I could say more. But those are the big issues. I just have a hard time accepting the ~20-30,000 year figure to the last common ancestor for Europeans and East Asians if Melanesians settled Sahul ~40-50,000 years B.P. This is why I’m favorable to a shift of the mutation rate which recalibrates these estimates. Doubling the last common ancestor of East and West Eurasians to ~40-60,000 years would make much more sense of the model in my own head.

  • http://lablemming.blogspot.com/ Lab Lemming

    From a climatalogical point of view, I don’t like assuming important human habitation and migration through central asia anytime between about 60K and 20K (calendar years; Ymutation rateMV). Are there any central asian archeological/fossil sites from that time? I was under the impression that northern/ euro migration was surpesssed by climate and/or inability to compete with neandertals until better tools became available in the 40-30K range. But that is probably based on out-dated work- I haven’t paid attention to the field for a while.

  • carpetanuiq

    My take on this (very simplified) is as follows.

    First the OOA was through Levant not through the Corn of Africa.

    At Levant, a first western-eastern division arised (reflected by Y-chromosome division E and C; let´s call them E and C for the rest, just names). The E branch went to west eurasia (and was responsible of all the archeology in this area until post-LGM); the C branch went to east-eurasia through some northern route (maybe Central Asia, up to Amuria).

    From there this C branch followed the following route: EA>SEA>OCEANIA (I mean PAPUA-NG and Australia)>SA. In Northern SA (possibly Upper Indo) there was a new split of this branch (IJK derived Y-chromosomes explosion) posibly at post-LGM times. Some went north-east, east and south-east, mixing with previous C populations (O, Q, M…)in the east and some to west eurasia, mixing with E populations (I, J, R). This admixture with pre-LGM populations is what explains all the puzzling issues (and also the fact that west eurasians and east eurasians look so different while beeing closely related). IMO, no need to predate anything .

    The rationale under this hypothetical route is that it is the only one I know, up to now, that explains correctly all the known data (I´m very interested in knowing which undisputed data are not explained by this hypothetical route). It allows us also to make two predictions: first, the west-east southern route will turn out to be a hoax; second, if ever Y-chromosome from palelolithic preLGM Europe or West Asia is recovered, it will be E.

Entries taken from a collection
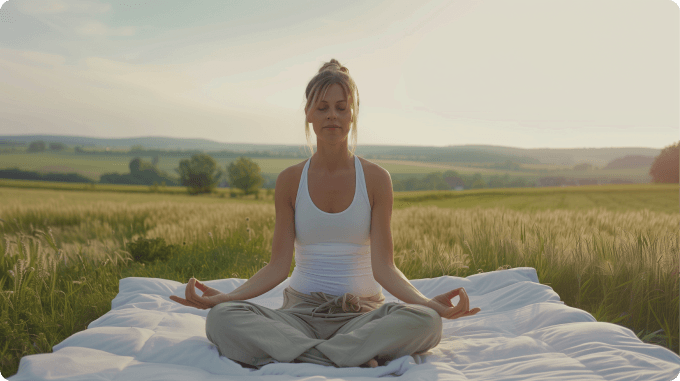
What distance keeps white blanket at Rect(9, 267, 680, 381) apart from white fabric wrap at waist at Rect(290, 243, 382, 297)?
611 millimetres

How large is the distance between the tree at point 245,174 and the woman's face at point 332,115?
150 feet

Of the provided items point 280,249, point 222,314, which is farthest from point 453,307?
point 222,314

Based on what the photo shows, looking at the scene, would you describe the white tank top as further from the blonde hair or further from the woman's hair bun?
the woman's hair bun

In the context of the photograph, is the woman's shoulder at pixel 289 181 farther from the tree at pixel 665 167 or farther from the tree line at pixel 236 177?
the tree at pixel 665 167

#### Task requirements
1 – In the migration discussion, which route does carpetanuiq say the out-of-Africa migration took?
2 – List, in order, each stage of the route that the migration discussion says the C branch followed, beginning with "EA".

#### Answer section
1 – It went through the Levant.

2 – EA, SEA, Oceania (Papua-NG and Australia), SA